[YOUR GOAL] From the thermoelectric conversion passage below, extract word for word the portion that opens with the words "With the thermoelectric" and closes with "the heat source 70.".

[GIVEN PASSAGE]
* * * *

FIG. 7 is a side view illustrating a thermoelectric conversion system of the third embodiment. As illustrated in FIG. 7, a thermoelectric conversion system 500 includes a thermoelectric conversion module 400 and a heat source 70. The thermoelectric conversion module 400 has the same configuration as that of the thermoelectric conversion module 100, except for portions that are particularly described. The thermoelectric conversion module 400 includes an electrode 31, an electrode 32, and an electrode 33. The heat source 70 is disposed adjacent to the electrode 31. The electrode 32 and the electrode 33 each electrically connect a second end portion of the P-type thermoelectric conversion element 20a to a second end portion of the N-type thermoelectric conversion element 10a.

The thermoelectric conversion system 500 further includes, for example, a pair of substrates 60. One of the pair of substrates 60 is disposed in contact with the electrode 31, and the other of the pair of substrates 60 is disposed in contact with the electrode 32 and the electrode 33. This configuration makes it unlikely that temperature variations occur in a direction parallel to a major surface of the substrates 60 in the thermoelectric conversion system 500. The material of the substrates 60 is not limited to any particular material. For example, the substrates 60 contain alumina or aluminum nitride.

With the thermoelectric conversion system 500, it is possible to provide a method for generating electrical power that includes generating electrical power by applying a temperature difference to the thermoelectric conversion module 400 by using heat from the heat source 70.

* * * *

Dataset excerpt:
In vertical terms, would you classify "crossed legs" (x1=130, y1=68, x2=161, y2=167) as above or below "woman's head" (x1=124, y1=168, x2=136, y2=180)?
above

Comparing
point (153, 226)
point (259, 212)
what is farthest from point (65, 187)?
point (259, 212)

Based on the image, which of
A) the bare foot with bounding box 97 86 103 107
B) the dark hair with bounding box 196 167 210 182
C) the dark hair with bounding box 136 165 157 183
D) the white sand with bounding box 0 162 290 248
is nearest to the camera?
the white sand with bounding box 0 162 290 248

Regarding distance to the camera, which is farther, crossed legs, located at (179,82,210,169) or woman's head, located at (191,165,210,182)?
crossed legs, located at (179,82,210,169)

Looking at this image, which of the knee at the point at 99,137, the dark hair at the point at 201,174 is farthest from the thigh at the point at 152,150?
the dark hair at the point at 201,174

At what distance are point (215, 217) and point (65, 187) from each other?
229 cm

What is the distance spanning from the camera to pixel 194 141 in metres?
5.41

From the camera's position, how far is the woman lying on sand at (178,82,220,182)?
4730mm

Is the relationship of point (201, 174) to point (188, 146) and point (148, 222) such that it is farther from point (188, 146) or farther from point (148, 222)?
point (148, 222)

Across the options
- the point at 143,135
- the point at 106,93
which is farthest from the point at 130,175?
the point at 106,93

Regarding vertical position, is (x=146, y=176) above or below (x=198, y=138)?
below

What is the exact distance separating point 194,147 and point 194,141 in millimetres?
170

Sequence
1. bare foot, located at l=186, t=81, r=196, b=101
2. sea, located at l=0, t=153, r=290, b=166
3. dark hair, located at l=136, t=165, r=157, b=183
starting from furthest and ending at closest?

* * * *

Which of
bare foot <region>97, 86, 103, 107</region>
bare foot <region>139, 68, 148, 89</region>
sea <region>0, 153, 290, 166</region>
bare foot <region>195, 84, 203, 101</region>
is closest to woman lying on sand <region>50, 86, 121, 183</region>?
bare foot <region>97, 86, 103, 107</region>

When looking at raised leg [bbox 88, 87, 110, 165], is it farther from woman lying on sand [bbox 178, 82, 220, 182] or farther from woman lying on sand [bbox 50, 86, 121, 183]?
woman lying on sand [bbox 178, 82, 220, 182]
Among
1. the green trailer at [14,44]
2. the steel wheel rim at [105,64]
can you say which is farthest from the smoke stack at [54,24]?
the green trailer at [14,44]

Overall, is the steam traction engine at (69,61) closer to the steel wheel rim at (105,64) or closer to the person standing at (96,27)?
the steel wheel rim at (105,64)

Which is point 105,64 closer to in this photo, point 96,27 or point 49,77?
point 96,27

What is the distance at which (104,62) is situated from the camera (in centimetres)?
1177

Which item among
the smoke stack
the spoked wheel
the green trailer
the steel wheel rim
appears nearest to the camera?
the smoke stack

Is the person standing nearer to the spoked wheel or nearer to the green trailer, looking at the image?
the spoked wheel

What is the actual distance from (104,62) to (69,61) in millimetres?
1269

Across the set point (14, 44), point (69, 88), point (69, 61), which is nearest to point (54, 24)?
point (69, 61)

* * * *

[SOLUTION TO THE EXERCISE]
With the thermoelectric conversion system 500, it is possible to provide a method for generating electrical power that includes generating electrical power by applying a temperature difference to the thermoelectric conversion module 400 by using heat from the heat source 70.